## Recorded information

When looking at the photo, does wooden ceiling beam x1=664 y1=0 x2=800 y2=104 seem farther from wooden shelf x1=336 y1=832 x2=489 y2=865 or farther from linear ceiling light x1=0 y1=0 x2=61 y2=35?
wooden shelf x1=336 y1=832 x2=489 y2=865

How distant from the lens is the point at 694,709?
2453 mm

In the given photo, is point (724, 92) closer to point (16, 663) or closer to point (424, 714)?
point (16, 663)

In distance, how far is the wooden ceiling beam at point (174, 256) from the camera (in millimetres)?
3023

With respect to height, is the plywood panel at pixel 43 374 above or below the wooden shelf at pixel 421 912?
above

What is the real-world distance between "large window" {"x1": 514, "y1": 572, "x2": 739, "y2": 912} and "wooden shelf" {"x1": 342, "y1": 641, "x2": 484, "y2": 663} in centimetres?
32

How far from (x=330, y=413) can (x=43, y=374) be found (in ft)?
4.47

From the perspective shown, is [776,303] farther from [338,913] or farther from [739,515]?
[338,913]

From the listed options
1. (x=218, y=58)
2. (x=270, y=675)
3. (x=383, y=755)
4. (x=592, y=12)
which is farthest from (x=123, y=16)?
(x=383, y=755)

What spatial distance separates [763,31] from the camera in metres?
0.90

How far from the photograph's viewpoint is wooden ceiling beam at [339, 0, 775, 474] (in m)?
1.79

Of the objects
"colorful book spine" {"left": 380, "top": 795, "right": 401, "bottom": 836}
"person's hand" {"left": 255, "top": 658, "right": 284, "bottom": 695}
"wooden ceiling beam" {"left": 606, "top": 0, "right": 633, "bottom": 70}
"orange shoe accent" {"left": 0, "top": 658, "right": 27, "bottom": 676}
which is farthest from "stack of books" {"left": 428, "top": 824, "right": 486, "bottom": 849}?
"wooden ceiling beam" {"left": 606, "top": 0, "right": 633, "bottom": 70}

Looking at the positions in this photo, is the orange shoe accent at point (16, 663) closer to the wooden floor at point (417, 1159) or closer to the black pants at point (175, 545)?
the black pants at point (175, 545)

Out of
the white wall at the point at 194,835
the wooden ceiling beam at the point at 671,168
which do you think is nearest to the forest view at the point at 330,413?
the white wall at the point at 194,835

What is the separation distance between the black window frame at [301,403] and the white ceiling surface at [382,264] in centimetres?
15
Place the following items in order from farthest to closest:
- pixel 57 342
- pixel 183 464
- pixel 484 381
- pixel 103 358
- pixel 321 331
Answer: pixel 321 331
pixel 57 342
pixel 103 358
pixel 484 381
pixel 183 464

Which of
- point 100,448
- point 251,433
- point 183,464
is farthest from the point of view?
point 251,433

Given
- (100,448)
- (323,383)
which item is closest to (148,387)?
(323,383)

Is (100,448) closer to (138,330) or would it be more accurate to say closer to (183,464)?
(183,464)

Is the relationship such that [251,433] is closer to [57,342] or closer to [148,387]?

## What the exercise asks
Rewrite the material above, replacing every occurrence of "camera" with "viewer" and leaving all other text unchanged.

## Right answer
When looking at the photo, does wooden ceiling beam x1=664 y1=0 x2=800 y2=104 seem farther from wooden shelf x1=336 y1=832 x2=489 y2=865 or farther from linear ceiling light x1=0 y1=0 x2=61 y2=35?
wooden shelf x1=336 y1=832 x2=489 y2=865

How distant from the lens is the point at 694,709?
2453 mm

In the given photo, is point (724, 92) closer to point (16, 663) or closer to point (424, 714)?
point (16, 663)

In distance, how far is the wooden ceiling beam at point (174, 256) from the viewer (in millimetres)?
3023

With respect to height, is the plywood panel at pixel 43 374 above or below the wooden shelf at pixel 421 912?
above

What is the real-world distance between "large window" {"x1": 514, "y1": 572, "x2": 739, "y2": 912} and "wooden shelf" {"x1": 342, "y1": 641, "x2": 484, "y2": 663} in centimetres?
32

How far from (x=330, y=413) can (x=43, y=374) be found (in ft)?
4.47

From the perspective shown, is [776,303] farther from [338,913] or farther from [739,515]?
[338,913]

From the listed options
1. (x=218, y=58)
2. (x=270, y=675)
3. (x=383, y=755)
4. (x=592, y=12)
which is farthest from (x=123, y=16)?
(x=383, y=755)

What spatial distance separates [763,31] from the viewer in metres?
0.90

How far from the photograph's viewpoint is wooden ceiling beam at [339, 0, 775, 474] (in m)?
1.79

Of the objects
"colorful book spine" {"left": 380, "top": 795, "right": 401, "bottom": 836}
"person's hand" {"left": 255, "top": 658, "right": 284, "bottom": 695}
"wooden ceiling beam" {"left": 606, "top": 0, "right": 633, "bottom": 70}
"orange shoe accent" {"left": 0, "top": 658, "right": 27, "bottom": 676}
which is farthest from "stack of books" {"left": 428, "top": 824, "right": 486, "bottom": 849}?
"wooden ceiling beam" {"left": 606, "top": 0, "right": 633, "bottom": 70}

Looking at the positions in this photo, is the orange shoe accent at point (16, 663) closer to the wooden floor at point (417, 1159) or closer to the black pants at point (175, 545)?
the black pants at point (175, 545)

Out of
the white wall at the point at 194,835
the wooden ceiling beam at the point at 671,168
which do you think is nearest to the forest view at the point at 330,413?
the white wall at the point at 194,835

What is the separation distance between the black window frame at [301,403] and the white ceiling surface at [382,264] in centimetres?
15
Place the following items in order from farthest to closest:
- pixel 57 342
- pixel 183 464
- pixel 484 381
- pixel 103 358
- pixel 321 331
Answer: pixel 321 331
pixel 57 342
pixel 103 358
pixel 484 381
pixel 183 464

Which of
- point 100,448
- point 251,433
- point 183,464
is farthest from the point of view?
point 251,433

Given
- (100,448)
- (323,383)
which item is closest to (148,387)?
(323,383)

Is (100,448) closer to (138,330) or would it be more accurate to say closer to (183,464)?
(183,464)

Is the relationship such that [251,433] is closer to [57,342] or closer to [148,387]?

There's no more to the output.